Well, well. Am I supposed to believe that it was purely luck of the draw that The Aussie Hottie, Michael Johns, went last? Right. Like the evil producers didn't love dangling that juicy piece of meat in front of all the ladies, ensuring that we would watch the entire show. Bastards. Well, they saved the best (looking) for last, and he did The Doors' "Light My Fire," which he sang a little bit during Hollywood week, and sounded fine. I don't think he was as good as I've heard him before, and a couple of other guys probably had better vocals than he did last night, but who cares!? LOOK AT HIM. Good Lord. Luckily, the guy really can sing, so I don't have to feel like a completely superficial ass. He definitely has the best stage presence and charisma of all the guys. There was a note he hit right near the end of that song that immediately made me think of Michael Hutchence, and then The Dawg compared this Michael to that one. (See, occasionally Randy makes sense.) Paula was fairly coherent during her smiley critique, so her trip must have ended. (Be prepared for a bad flashback during this year's Finale.) Simon told Michael that he had "it." Well, he could certainly tag me any day, that's for sure. In fact, I'm ending my fake relationship with Cowell right now. I've got a new man now. And he's married...so it's a fake, illicit relationship! Ooh, exciting!!

The girls were up tonight, which I missed because I was on a plane. However, don't you worry your little heads. I will watch the vids on YouTube and cobble together some kind of recap tomorrow. I'll try to have it up before the results show tomorrow night, so that no one can accuse me of "late predicting."

▸ **TASK ITEM**:
Quote the American Idol recap above in full, word for word. The lines after this sentence come from a separate source.

▸ **INPUT DATA**:

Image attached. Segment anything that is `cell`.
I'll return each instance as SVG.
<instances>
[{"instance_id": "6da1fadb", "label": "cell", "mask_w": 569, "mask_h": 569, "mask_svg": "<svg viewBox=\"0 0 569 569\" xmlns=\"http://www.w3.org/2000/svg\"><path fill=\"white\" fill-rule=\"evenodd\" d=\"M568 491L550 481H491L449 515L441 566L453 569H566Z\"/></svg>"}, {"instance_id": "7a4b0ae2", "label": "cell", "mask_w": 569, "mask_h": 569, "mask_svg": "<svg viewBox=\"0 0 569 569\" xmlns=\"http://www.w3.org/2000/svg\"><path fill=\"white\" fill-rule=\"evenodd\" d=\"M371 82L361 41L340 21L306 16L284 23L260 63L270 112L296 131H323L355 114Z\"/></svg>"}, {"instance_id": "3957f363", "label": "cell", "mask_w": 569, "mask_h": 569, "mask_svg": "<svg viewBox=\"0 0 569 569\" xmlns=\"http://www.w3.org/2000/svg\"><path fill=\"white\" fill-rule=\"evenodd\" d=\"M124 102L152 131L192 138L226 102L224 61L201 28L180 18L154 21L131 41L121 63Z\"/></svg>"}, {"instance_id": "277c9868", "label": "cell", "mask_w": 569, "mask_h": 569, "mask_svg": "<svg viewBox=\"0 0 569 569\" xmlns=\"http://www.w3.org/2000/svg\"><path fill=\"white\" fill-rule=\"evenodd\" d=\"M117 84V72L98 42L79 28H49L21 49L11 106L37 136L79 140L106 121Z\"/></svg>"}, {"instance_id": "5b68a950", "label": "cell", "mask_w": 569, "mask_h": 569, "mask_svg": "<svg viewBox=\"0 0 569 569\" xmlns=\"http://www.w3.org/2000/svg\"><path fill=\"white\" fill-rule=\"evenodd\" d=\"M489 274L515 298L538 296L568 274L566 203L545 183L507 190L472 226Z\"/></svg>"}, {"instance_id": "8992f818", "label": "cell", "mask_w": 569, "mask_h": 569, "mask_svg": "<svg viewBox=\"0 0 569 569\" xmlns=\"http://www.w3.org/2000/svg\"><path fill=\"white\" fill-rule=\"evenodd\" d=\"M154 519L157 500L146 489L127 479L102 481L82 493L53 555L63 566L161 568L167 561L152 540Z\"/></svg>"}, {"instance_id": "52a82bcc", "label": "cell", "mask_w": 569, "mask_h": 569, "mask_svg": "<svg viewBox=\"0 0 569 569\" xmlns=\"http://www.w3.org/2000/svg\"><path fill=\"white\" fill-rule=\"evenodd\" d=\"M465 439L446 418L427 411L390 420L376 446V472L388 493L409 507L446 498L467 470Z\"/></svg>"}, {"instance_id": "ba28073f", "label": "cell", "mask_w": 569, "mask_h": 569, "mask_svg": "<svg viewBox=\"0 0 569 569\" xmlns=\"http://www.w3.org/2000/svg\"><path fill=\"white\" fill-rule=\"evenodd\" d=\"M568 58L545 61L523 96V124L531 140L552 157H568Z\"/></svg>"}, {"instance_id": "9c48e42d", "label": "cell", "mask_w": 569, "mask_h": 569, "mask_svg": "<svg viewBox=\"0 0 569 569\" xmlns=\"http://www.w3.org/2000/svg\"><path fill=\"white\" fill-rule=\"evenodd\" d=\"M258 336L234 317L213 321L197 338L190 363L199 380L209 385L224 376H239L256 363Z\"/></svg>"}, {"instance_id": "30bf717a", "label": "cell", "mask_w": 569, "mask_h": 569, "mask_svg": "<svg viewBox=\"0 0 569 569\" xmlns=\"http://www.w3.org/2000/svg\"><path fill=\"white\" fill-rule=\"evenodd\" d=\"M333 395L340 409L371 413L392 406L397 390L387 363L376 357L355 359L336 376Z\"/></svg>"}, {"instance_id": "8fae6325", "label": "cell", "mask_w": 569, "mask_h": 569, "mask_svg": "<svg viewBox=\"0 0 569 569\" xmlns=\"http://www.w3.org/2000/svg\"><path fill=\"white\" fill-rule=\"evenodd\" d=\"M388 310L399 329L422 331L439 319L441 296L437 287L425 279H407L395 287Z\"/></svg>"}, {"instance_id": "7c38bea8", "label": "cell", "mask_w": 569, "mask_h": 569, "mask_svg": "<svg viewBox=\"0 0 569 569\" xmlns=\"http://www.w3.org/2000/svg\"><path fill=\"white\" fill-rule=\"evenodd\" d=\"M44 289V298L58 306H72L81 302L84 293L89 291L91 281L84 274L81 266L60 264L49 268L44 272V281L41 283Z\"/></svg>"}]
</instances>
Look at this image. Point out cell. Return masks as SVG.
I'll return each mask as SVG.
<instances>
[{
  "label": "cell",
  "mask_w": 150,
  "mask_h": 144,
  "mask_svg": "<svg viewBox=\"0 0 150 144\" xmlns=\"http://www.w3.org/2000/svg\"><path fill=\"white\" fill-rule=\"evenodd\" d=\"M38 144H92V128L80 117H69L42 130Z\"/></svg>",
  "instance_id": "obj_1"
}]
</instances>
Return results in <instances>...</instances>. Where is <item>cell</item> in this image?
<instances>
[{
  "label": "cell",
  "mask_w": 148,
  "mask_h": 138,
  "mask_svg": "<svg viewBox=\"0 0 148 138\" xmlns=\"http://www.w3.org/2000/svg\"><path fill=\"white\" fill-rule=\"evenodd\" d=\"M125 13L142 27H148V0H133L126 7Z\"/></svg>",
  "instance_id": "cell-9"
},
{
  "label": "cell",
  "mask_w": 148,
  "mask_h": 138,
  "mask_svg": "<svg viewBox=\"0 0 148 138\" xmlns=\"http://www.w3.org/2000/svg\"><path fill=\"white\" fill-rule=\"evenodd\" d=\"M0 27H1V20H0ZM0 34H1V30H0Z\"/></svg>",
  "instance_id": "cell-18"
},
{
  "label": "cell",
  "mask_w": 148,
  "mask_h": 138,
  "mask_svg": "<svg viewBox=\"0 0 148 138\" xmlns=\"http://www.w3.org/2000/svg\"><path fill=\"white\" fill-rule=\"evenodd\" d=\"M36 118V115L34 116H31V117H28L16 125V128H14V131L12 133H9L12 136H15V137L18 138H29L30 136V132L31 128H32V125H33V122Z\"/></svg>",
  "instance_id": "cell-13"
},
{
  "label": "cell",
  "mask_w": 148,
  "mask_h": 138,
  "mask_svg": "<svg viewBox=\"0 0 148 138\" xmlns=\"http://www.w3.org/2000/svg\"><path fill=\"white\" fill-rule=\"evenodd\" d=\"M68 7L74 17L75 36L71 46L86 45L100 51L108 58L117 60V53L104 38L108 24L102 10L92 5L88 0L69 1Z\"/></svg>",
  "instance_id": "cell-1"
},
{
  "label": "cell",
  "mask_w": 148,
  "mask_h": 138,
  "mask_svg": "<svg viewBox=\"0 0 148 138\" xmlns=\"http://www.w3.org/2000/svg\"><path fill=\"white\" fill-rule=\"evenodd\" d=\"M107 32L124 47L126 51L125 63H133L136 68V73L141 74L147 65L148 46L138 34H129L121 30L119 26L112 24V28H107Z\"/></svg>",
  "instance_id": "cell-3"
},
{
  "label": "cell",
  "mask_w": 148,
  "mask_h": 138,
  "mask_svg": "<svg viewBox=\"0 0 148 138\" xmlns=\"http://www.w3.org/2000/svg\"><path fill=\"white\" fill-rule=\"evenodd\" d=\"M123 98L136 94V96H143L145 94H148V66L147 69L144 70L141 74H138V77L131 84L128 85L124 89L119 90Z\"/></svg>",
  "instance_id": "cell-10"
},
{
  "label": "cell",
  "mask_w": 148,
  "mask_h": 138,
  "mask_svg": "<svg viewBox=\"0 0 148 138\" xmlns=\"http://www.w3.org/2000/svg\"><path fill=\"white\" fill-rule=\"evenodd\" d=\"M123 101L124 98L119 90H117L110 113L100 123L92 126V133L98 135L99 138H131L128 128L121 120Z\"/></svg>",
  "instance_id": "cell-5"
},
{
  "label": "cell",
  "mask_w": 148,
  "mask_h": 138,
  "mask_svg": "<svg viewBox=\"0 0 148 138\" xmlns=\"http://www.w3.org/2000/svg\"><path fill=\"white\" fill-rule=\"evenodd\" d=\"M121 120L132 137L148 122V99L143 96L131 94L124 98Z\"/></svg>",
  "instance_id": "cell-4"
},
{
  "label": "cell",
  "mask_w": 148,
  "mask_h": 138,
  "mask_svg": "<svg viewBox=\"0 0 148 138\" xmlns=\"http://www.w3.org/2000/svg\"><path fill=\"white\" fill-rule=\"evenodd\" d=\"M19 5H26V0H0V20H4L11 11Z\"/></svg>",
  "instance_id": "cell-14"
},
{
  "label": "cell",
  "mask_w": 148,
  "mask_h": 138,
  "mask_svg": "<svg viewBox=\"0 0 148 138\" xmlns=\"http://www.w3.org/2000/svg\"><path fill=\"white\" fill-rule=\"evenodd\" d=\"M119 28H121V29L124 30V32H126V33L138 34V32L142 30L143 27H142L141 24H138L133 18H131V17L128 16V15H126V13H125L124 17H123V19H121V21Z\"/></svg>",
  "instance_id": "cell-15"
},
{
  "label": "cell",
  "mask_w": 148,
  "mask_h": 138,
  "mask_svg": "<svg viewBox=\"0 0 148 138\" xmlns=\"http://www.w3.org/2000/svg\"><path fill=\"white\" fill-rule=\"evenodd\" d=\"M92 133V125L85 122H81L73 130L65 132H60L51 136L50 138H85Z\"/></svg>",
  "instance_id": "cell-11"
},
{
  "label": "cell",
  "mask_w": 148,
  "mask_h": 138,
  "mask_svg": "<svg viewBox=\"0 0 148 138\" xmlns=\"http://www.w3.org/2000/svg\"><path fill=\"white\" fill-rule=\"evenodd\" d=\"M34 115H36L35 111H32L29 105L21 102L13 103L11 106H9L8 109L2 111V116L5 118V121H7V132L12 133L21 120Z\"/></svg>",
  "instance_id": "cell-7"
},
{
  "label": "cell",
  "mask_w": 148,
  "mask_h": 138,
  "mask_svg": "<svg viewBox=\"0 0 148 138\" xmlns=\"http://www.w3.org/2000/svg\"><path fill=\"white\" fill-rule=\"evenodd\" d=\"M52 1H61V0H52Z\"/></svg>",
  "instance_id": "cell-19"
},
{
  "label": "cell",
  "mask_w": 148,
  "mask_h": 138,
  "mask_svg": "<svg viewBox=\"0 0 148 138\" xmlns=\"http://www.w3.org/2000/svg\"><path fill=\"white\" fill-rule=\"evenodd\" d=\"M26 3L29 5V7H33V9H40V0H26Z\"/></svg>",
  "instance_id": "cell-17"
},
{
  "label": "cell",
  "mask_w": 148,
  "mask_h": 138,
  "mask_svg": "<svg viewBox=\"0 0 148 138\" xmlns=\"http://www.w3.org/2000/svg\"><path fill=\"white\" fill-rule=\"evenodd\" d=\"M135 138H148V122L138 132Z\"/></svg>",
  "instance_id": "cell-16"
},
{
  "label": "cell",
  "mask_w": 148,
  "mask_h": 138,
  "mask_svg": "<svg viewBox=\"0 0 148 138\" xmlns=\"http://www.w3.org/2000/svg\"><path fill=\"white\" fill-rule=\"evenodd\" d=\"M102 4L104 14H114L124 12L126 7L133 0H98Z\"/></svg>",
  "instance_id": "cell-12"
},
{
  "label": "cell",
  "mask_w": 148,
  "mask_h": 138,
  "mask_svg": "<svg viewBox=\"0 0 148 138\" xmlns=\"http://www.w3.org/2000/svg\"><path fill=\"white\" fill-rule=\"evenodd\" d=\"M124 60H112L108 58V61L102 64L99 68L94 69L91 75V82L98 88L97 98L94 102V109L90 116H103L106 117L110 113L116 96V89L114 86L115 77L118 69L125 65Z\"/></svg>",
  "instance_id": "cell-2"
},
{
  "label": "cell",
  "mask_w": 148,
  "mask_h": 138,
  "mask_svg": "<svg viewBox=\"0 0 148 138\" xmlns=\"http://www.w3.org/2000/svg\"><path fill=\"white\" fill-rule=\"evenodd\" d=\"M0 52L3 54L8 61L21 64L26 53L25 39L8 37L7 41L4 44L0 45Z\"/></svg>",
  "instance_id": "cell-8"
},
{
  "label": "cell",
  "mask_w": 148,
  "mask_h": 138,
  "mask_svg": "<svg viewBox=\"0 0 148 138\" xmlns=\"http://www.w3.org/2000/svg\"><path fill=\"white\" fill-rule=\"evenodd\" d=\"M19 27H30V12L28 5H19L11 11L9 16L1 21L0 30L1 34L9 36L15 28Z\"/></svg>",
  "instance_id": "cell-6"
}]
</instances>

▸ **YOUR SOLUTION**:
Well, well. Am I supposed to believe that it was purely luck of the draw that The Aussie Hottie, Michael Johns, went last? Right. Like the evil producers didn't love dangling that juicy piece of meat in front of all the ladies, ensuring that we would watch the entire show. Bastards. Well, they saved the best (looking) for last, and he did The Doors' "Light My Fire," which he sang a little bit during Hollywood week, and sounded fine. I don't think he was as good as I've heard him before, and a couple of other guys probably had better vocals than he did last night, but who cares!? LOOK AT HIM. Good Lord. Luckily, the guy really can sing, so I don't have to feel like a completely superficial ass. He definitely has the best stage presence and charisma of all the guys. There was a note he hit right near the end of that song that immediately made me think of Michael Hutchence, and then The Dawg compared this Michael to that one. (See, occasionally Randy makes sense.) Paula was fairly coherent during her smiley critique, so her trip must have ended. (Be prepared for a bad flashback during this year's Finale.) Simon told Michael that he had "it." Well, he could certainly tag me any day, that's for sure. In fact, I'm ending my fake relationship with Cowell right now. I've got a new man now. And he's married...so it's a fake, illicit relationship! Ooh, exciting!!

The girls were up tonight, which I missed because I was on a plane. However, don't you worry your little heads. I will watch the vids on YouTube and cobble together some kind of recap tomorrow. I'll try to have it up before the results show tomorrow night, so that no one can accuse me of "late predicting."